The discussed ERPs allow for a detailed examination of the cerebral responses associated with self-awareness, offering a better understanding of how the cognitive system responds to internal and external stimuli [50]. Through an integrative approach, individuals can cultivate present-moment awareness when working with clinicians holistically. Mindfulness practices in conjunction with attentional orientation observed through the proposed ERPs can be devised to address both dissociation and AD/HD, thereby expanding treatment options.

Future Directions

Scientific studies on attentional orientation and dissociation provide an entry point in visual consciousness research [137]. While off-task states were previously associated with internally directed processes such as spontaneous recollections, irrelevant stimuli, such as external noise, can also induce immersive mind-wandering imageries [140]. In addition to mind-wandering, maladaptive daydreaming has often been overlooked as a clinical condition that can impair daily functioning.
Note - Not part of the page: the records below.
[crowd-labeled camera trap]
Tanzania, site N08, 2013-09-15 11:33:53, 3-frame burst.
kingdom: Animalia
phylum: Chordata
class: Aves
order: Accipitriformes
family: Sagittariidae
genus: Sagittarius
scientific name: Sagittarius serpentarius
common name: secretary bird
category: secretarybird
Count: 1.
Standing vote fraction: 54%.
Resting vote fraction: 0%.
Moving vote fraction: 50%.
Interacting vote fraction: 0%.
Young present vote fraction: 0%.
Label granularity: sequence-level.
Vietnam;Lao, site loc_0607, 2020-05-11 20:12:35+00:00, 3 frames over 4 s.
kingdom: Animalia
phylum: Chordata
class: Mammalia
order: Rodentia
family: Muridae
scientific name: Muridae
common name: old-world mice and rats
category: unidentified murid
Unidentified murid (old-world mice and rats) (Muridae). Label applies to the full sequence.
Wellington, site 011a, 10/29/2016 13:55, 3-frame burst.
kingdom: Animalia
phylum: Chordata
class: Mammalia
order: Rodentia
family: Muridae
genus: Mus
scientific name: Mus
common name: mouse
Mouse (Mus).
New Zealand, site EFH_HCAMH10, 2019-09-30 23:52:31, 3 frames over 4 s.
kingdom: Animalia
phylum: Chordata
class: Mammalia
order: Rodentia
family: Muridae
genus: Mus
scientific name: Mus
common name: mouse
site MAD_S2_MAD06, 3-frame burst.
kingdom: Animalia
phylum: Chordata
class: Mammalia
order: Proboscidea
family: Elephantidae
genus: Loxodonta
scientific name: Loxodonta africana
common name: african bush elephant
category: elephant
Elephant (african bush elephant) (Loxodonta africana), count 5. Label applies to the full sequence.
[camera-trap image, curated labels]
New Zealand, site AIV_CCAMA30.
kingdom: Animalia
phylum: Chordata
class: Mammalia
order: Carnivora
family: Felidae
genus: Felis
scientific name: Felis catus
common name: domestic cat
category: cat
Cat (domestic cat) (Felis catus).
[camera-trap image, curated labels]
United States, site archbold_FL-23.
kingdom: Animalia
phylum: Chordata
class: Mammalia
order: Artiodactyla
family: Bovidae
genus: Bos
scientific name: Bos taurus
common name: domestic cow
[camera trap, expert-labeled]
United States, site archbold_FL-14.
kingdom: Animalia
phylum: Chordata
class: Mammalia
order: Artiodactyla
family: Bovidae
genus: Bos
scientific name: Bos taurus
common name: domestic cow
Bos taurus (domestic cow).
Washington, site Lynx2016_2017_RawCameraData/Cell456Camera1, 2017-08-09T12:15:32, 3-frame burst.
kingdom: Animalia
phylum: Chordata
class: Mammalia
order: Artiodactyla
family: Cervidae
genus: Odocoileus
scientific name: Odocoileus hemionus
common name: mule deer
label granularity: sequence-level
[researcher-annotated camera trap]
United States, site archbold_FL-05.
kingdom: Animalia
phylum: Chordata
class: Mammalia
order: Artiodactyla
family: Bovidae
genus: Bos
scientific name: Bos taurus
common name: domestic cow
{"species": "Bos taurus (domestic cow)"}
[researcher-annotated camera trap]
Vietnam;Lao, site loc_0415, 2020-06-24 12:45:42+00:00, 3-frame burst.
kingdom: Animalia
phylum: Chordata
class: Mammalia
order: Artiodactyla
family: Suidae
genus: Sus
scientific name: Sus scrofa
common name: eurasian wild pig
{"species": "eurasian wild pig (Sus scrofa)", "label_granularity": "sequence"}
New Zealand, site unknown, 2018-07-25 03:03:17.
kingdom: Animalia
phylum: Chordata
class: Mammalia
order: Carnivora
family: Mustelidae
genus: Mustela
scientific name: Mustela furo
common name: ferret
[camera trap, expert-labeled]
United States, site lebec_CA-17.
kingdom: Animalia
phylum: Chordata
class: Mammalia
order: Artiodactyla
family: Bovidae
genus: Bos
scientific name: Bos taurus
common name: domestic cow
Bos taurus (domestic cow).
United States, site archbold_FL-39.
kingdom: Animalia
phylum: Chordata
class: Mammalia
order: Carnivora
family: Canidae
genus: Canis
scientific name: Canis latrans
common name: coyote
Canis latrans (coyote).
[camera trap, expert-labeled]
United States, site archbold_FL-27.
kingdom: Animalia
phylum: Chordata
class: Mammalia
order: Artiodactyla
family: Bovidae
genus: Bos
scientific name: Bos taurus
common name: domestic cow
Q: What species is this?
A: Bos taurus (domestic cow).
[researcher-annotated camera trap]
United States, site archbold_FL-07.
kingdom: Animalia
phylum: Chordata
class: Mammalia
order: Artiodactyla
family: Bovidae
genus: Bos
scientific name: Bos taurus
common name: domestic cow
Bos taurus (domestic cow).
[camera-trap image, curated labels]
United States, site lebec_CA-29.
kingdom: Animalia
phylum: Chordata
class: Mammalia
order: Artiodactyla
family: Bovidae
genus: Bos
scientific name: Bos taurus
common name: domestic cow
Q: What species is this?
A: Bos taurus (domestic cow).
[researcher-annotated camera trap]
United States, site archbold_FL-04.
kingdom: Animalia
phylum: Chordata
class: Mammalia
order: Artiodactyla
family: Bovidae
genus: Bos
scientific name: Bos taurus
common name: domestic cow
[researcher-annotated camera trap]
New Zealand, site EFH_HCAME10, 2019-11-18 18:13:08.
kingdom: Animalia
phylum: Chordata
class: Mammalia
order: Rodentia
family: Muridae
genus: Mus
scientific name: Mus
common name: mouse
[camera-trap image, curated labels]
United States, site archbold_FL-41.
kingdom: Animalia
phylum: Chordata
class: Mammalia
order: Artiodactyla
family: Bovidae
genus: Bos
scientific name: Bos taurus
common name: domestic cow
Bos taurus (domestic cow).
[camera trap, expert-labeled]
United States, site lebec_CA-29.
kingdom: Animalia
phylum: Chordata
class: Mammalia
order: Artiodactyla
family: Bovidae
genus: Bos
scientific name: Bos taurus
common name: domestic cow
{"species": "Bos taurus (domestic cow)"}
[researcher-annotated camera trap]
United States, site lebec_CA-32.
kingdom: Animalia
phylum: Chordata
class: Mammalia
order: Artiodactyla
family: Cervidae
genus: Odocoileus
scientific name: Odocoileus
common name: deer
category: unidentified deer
Hence, this research warrants a comprehensive, scientific, and clinical focus [9].

Previously, Eimer and Kiss [141] observed the influence of task requirements on attentional capture by salient visual objects. Although they did not directly address momentary dissociation, they emphasized the importance of cognitive processes and attentional regulation directed toward understanding dissociative alterations. However, multimodal research is needed to examine cerebral integrations. Moreover, extreme dissociative absorption may interact with the disintegration and splitting of awareness comorbid with the psychopathology of anxiety, depression, distress, obsessive-compulsive, and psychoticism symptoms [6]. How these mental processes further shape dissociative traits may be an important implication for dissociation and related disorders.

Independent of visual imagery, rare auditory imagery may be more prevalent in females than in males, who experience more immersive visual imagery during daydreaming [142,143]. However, research is needed to verify the relevance of these findings. Thus far, the electrical signatures of daydreaming and attentional orientation reported in this review may help predict the underlying mechanisms of momentary dissociation in the sensory cortex. In this context, daydreamers do not experience delusions, thinking disorders, or limited emotional expression [6]. Instead, they may occasionally report audiovisual alterations [2,17,144–146] and their fantastical thoughts may be complex, creative, and willful, similar to dissociative disorders [6].


By understanding the P3, PD, and MMN interactions, we may be able to integrate into the inner worlds of daydreamers to better understand dissociative characteristics. While the mind naturally wanders [98], active PD suppression can inhibit and disengage visual attention [106] from conscious cue awareness during N2pc activation in the visual cortex [120]. The associated distractor positivity ERP sheds light on the termination of attention [106]. Furthermore, attentional deficits found in daydreaming and mind-wandering comorbid with dissociation [8–10] correlate with a reduction in P3 amplitude [99,100]. Finally, auditory and visual mismatch negativity and the associated N1 suppression interact with the sensory cortex, specifically, the audiovisual cortex [83,127]. Moreover, the sensory cortex shares neural correlates with mental imagery and perception [56]. Mindfulness studies highlight how the brain can reflexively prioritize sensory input for conscious awareness, potentially mitigating maladaptive daydreaming [51,58]. All of these components in combination can evoke spontaneous self-awareness along with audiovisual imagery, as evident in the daydreaming literature.